**Document section**
--- START ---
# MIDI or manual entry with 1124P?



## jschaefer7406 (Feb 5, 2009)

Hello all,

Received my 1124P today and had a quick question about the MIDI interface. Is this highly recommended, or should I just skip buying the MIDI cable and enter the filter settings manually? If it is recommended, do I have to use the Edirol cable, or will the cheap $14.xx interface cables on Ebay suffice? 

Thanks in advance,

Joe


----------



## Otto (May 18, 2006)

When I had the 1124, I vastly preferred to use the MIDI connection. It's not hard to enter it by hand, but if you're doing multiple measurements and experiments, it's much faster and less prone to error. 

If you're going to just do it once and leave it, you're probably OK to do it by hand. If you're a tweaker and you're going to try this and then try that and then try something else, you'll find that it's more efficient to use the MIDI connection. 

I don't know about the specifics of the cables.


----------



## brucek (Apr 11, 2006)

I bet I can enter the filters by hand before you get the cable hooked up......


----------



## hjones4841 (Jan 21, 2009)

The problem I have with manual entry is remembering what to add/subtract to get the frequency I want. For that reason, I hook up the MIDI cable.


----------



## brucek (Apr 11, 2006)

> The problem I have with manual entry is remembering what to add/subtract to get the frequency I want.


Huh? REW tells you what numbers to enter in Freq and Fine.

brucek


----------



## jschaefer7406 (Feb 5, 2009)
--- END ---
**Task**
Reproduce verbatim the passage of the thread on MIDI versus manual entry for the 1124P, from "Received my 1124P" to "prone to error.".

**The data**
--- START ---
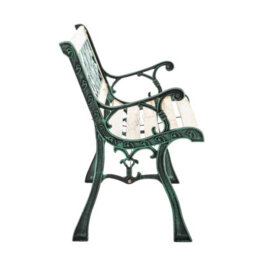 Birchtree 3 Seater Wooden Slat Garden Bench Seat Rose Style Cast Iron Legs - thumbnail 9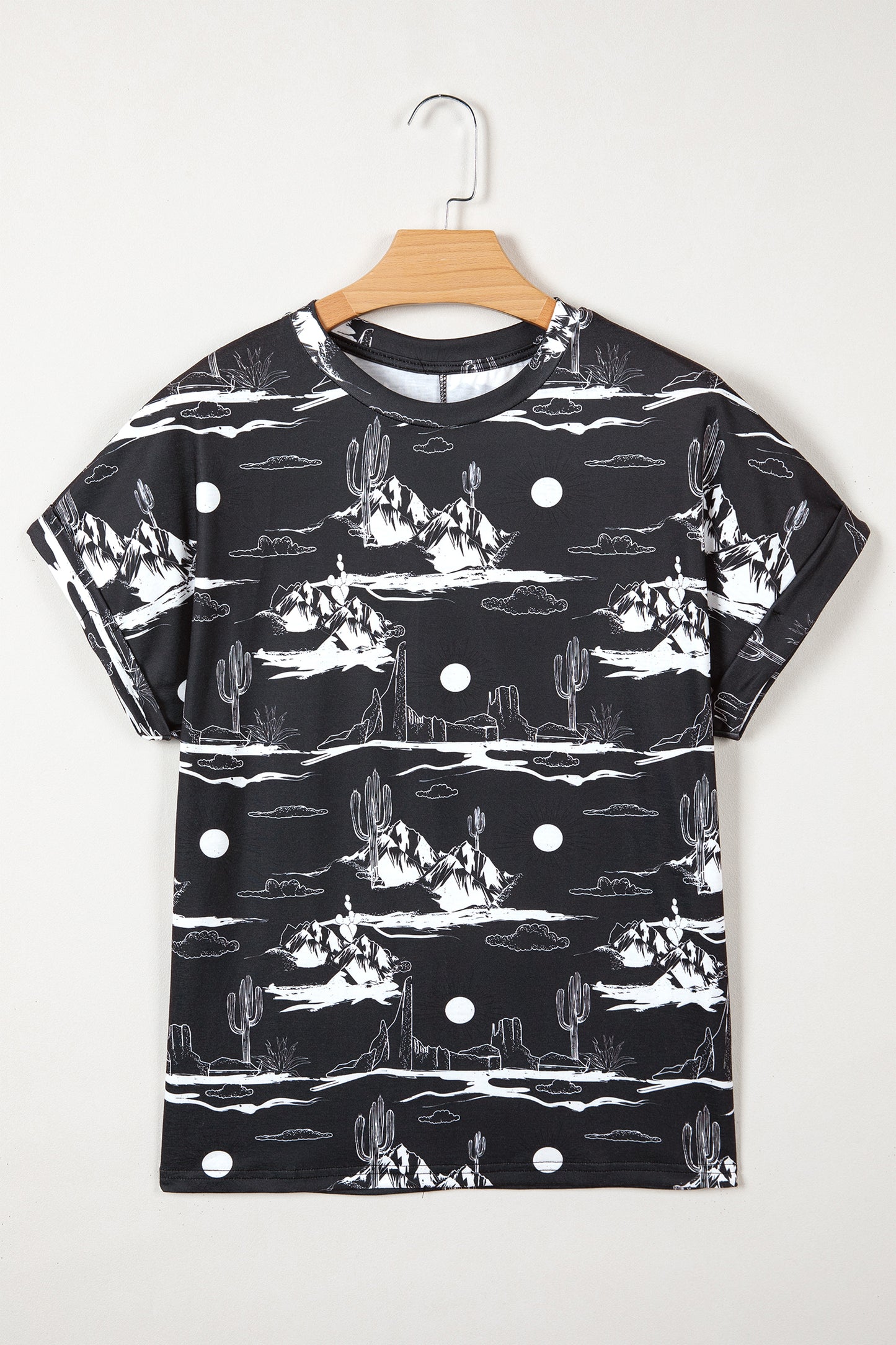 Black Desert Sand Print Short Sleeve Knit Top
--- END ---
**Written answer**
Received my 1124P today and had a quick question about the MIDI interface. Is this highly recommended, or should I just skip buying the MIDI cable and enter the filter settings manually? If it is recommended, do I have to use the Edirol cable, or will the cheap $14.xx interface cables on Ebay suffice? 

Thanks in advance,

Joe


----------



## Otto (May 18, 2006)

When I had the 1124, I vastly preferred to use the MIDI connection. It's not hard to enter it by hand, but if you're doing multiple measurements and experiments, it's much faster and less prone to error.